> [選択テキスト]:
>>
涼味立ち上げのタイミングに合わせさわやかな酒を提案|「これは押さえたい」酒編・2024年4月

2024.04.01

2024.04.22

酒文化研究所 山田聡昭

4月の酒類販売のテーマは「気分一新」「涼味立ち上げ」「ゴールデンウィーク」の3つ。新年度で心機一転、多くの人が新しいポストや環境で動き出し、新しいことを始める好機だ。気温は日々上昇し、大型連休が始まるころには夏日にもなる。酒も涼味立ち上げのタイミングでさわやかな酒を薦める。

「試してみよう糖質オフ・ゼロ」

近年の酒類消費のキーワードの1つは「オフ・ゼロ」で、糖質やプリン体を含まないものが好んで選ばれている。ビールや発泡酒はもちろん、缶酎ハイも無糖が人気だ。焼酎やウイスキーなどの蒸留酒はもともと糖質やプリン体はゼロだが、ベネフィットとしてそれをあえてうたうコミュニケーションも散見される。

そうは言うものの、ビール、発泡酒に占めるオフ・ゼロ商品の割合は2割強にすぎない。香味は、昨今、著しく改善されて一般ビールとほとんど変わらなくなってきているから、伸びしろは大きいと見るべきだ。

これまでは、体調を気にしている人に選ばれてきたが、そうでない人も「おいしいならオフ・ゼロの方が良い」と思い始めたら大きく伸びる。ターゲットを変えることで、市場の拡大を狙えるのである。

それには世の中に新しいことを始める気分が満ちる4月は好機だ。ビール類や缶酎ハイでオフ・ゼロ商品を前面に出し、「始めましょう!」と提案する。

売場展開

ビール、発泡酒、缶酎ハイの糖質オフ・ゼロ商品を取りそろえて「群」でアピールする。続いて「さらにプリン体ゼロ」として焼酎、ウイスキー、ジンをまとめ、炭酸水をクロス陳列する。

また、連休などパーティの増える時季には、さらにノンアルコールや低アルコールの商品群を加えての展開も試みたい。

「涼しさわやか、ジンソーダ。いとおかし」
<<
> [目標 1]: 酒類販売に関する本文によると、ビールと発泡酒に占めるオフ・ゼロ商品の割合はどの程度ですか。
本文と記録はそれぞれ独立した資料です。

> [提供データ]:
>>
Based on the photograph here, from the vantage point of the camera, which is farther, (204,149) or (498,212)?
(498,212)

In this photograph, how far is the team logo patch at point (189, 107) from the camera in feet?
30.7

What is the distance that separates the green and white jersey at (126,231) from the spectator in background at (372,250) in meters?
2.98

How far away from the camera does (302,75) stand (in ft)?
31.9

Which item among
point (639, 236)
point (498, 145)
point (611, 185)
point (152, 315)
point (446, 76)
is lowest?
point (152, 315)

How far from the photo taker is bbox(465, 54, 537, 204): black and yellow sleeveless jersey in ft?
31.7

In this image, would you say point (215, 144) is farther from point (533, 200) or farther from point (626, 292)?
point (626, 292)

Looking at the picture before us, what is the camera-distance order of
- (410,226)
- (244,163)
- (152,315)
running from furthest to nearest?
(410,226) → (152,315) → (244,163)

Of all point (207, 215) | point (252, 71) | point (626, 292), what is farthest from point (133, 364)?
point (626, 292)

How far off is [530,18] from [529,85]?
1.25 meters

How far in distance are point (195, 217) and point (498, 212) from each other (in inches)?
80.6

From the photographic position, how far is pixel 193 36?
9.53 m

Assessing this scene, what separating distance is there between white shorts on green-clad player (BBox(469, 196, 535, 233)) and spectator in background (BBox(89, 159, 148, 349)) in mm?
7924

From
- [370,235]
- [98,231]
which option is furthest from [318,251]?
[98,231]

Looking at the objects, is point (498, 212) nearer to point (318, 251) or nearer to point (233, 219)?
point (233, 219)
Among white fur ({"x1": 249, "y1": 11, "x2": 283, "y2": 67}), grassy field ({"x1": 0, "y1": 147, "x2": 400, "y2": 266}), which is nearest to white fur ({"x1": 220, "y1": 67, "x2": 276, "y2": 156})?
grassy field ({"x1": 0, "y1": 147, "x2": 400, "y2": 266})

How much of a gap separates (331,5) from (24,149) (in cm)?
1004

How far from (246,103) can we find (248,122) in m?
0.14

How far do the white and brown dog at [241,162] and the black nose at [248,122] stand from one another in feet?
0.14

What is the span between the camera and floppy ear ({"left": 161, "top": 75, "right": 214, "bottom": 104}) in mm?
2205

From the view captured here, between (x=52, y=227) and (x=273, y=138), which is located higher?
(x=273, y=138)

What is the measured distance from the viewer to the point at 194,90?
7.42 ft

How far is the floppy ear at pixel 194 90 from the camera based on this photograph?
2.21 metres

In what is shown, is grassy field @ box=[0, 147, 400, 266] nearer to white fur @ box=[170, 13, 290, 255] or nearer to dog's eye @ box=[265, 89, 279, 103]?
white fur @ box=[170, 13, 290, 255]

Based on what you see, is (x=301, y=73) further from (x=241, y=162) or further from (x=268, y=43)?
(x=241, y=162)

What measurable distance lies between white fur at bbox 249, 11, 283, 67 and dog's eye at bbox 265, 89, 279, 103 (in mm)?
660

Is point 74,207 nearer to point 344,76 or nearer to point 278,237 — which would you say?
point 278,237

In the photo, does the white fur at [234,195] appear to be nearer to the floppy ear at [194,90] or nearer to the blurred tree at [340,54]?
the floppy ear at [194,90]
<<
> [目標 2]: 記録のうち、「What measurable distance」を含む行から記録の最後までの範囲を、1行を1つの文字列とするJSONリストとして示してください。空行は含めないでください。

> [完全な出力 1]: 2割強にすぎません。

> [完全な出力 2]:
[
  "What measurable distance lies between white fur at bbox 249, 11, 283, 67 and dog's eye at bbox 265, 89, 279, 103 (in mm)?",
  "660",
  "Is point 74,207 nearer to point 344,76 or nearer to point 278,237 — which would you say?",
  "point 278,237",
  "In the photo, does the white fur at [234,195] appear to be nearer to the floppy ear at [194,90] or nearer to the blurred tree at [340,54]?",
  "the floppy ear at [194,90]"
]